Pasca Syamsuddin al-Sumatrani, Ar-Raniry mencoba menghapus ajaran Hamzah dan Syamsuddin yang dianggapnya bertentangan dengan syri’at dan tasawuf yang benar. Ia melaukan berbagai upaya untuk membuat pengikut Hamzah dan Syamsuddin bertaubat, kembali pada keimanan yang benar. Ini dapat dilakukan oleh Ar-Raniry karena ia memiliki kedudukan sebagai Syaikh al-Islam dalam kesultanan Aceh yang saat itu di bawah pimpinan Iskandar Tsani. Di satu sisi Ar-Raniry mampu “memaksa” pengikut Hamzah dan Syamsuddin bertaubat, namun di sisi lain sesungghnya ini juga menjadi salah satu faktor yang mendorong pemahaman tasawuf seperti yang diajarkan Hamzah semakin kuat. Apalagi setelah tujuh athun menjadi syaikh al-Islam di Aceh Ar-Raniry kembali ke Ranir, India, maka tasawuf bercorak panteistik tersebutkembali muncul, walaupun tidak berkembang sebagaimana awalnya.

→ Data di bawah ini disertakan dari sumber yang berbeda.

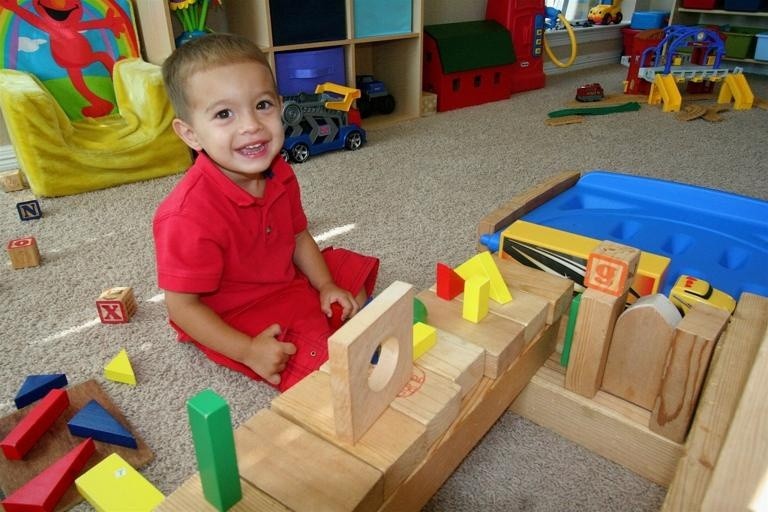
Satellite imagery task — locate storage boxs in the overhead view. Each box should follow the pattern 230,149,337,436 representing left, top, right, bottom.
671,0,767,61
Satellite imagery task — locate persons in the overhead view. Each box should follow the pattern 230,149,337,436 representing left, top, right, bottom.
153,33,379,393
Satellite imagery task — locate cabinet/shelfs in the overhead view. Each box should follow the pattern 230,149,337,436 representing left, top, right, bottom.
135,0,425,133
661,0,767,70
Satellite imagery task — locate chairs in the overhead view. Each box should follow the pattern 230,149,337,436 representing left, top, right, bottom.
0,0,195,198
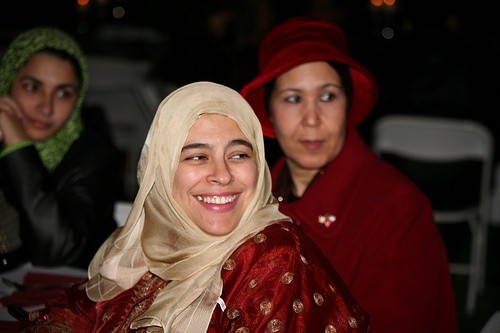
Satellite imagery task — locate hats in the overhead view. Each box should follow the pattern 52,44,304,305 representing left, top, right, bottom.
85,81,291,333
239,18,378,139
0,29,86,173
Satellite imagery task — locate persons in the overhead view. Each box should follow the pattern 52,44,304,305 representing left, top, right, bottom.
20,80,363,333
0,28,119,271
240,21,456,333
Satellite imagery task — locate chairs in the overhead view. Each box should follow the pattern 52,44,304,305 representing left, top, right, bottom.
372,116,491,314
88,58,159,175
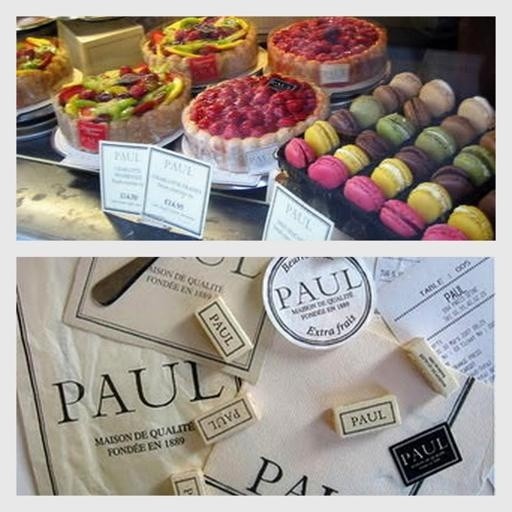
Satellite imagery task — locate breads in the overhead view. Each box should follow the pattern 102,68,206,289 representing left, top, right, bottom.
457,95,495,135
402,96,432,131
371,157,414,199
333,143,371,176
354,128,393,161
453,144,495,188
389,71,422,98
376,112,415,147
447,204,494,241
328,108,359,137
342,174,385,214
304,119,340,157
349,95,387,130
421,223,467,240
284,137,316,170
440,114,477,149
406,181,453,225
394,145,434,178
419,78,456,118
478,189,495,226
307,154,349,191
414,126,457,166
372,84,406,114
479,130,495,151
429,164,475,202
379,199,425,239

Pada masa As-Sinkili, tasawuf bercorak falsafi tidak begitu terkenal dan populer dalam masyarakat. Meskipun dari beberapa karangannya terlihat as-Sinkili tidak setuju dengan faham tasawuf Hamzah, namun ia tidak pernah menyatakan secara eksplisit dalam tulisan-tulisannya. Ia sendiri menganut tarekat Syaththariyah, meskipun ia juga mengantongi ijazah tareqat Naqsabandiyah. Ia memilih tarekai ini karena menganggap tarekat ini lebih mudah dan lebih tinggi, dasar amalannya dari al-Qur’an dan hadits Rasulullah dan dikerjakan oleh sekalian sahabat. Di Nusantara ia menjadi guru utama tareqat ini, dan ia masuk dalam silsilah tarekat yang dibacakan penganut tarekat Syattariyah sampai saat ini.

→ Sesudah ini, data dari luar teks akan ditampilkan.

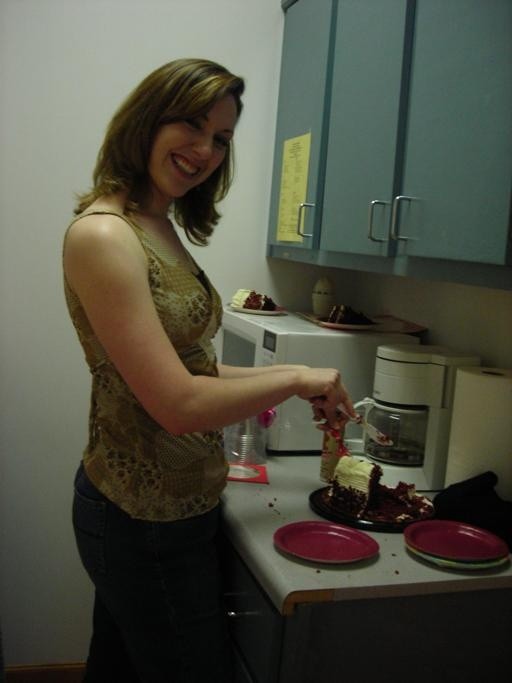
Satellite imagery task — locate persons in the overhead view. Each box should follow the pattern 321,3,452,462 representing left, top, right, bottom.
60,56,360,682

Abdurrauf memiliki pengaruh besar dalam penyebaran Islam di Nurantara. Ia memiliki murid dari berbagai daerah. Di Sumatera Barat ajaran-ajaran tasauf As-Sinkili dibawa oleh muridnya Syaikh Burhanuddin Ulakan. Berkat muridnya ia Tarekat Syattariyah menjadi tarekat yang sangat berpengaruh di sekitaran daerah Pariaman. Sementara di Sulawesi ajaran-ajaran tasawuf as-Sinkili dibawa olehSyaikh Yusuf Tajul Khalwati Makssar. Di kepulauan Jawa Syattariyah disebarkan oleh muridnya Syaeh Abdul Muhyi. Ia belajar kepada as-Sinkili pada saat singgah di Aceh dalam pejalanannya ke Makkah utuk menunaikan ibadah haji. Tarekat ini juga berkembang hingga ke Tanah Melayu yang dibawa oleh muridnya, Abdul Malik bin Abdullah.

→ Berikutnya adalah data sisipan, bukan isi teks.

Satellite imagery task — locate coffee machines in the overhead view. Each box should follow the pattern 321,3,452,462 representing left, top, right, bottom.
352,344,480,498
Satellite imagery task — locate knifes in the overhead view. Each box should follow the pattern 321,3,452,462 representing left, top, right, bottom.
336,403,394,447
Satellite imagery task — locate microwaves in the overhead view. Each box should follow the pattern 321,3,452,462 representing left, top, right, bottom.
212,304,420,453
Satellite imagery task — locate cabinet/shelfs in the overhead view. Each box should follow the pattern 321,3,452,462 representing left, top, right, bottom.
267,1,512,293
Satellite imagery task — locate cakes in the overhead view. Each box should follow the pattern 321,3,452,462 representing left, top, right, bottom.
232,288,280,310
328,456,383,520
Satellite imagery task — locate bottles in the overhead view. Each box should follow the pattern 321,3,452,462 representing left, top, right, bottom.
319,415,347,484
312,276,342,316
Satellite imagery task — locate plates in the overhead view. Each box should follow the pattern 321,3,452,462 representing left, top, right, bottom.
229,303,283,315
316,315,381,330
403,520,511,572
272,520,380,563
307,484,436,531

Melihat banyaknya murid As-Sinkili dari berbagai daerah di Nusantara tidak berlebihan kalau dikatakan bahwa tasawuf memiliki peranan penting dalam perkembangan Islam di Nusantara pasca melemahnya kerajaan Aceh Darussalam. Sebab pada masa itu, murid menjadi ujung tobak dalam penyebaran Islam. Saat ia telah “tamat” belajar pada guru tertentu, ia akan mencari guru lain atau pulang ke daerahnya dan menyebarkan ilmu keislaman di sana. Ini juga yang terjadi pada murid-murid as-Sinkili. Dengan jalan inilah pengaruh tasawuf yang diajarkan as-Sinkili menjlaar ke seluruh Nusantara.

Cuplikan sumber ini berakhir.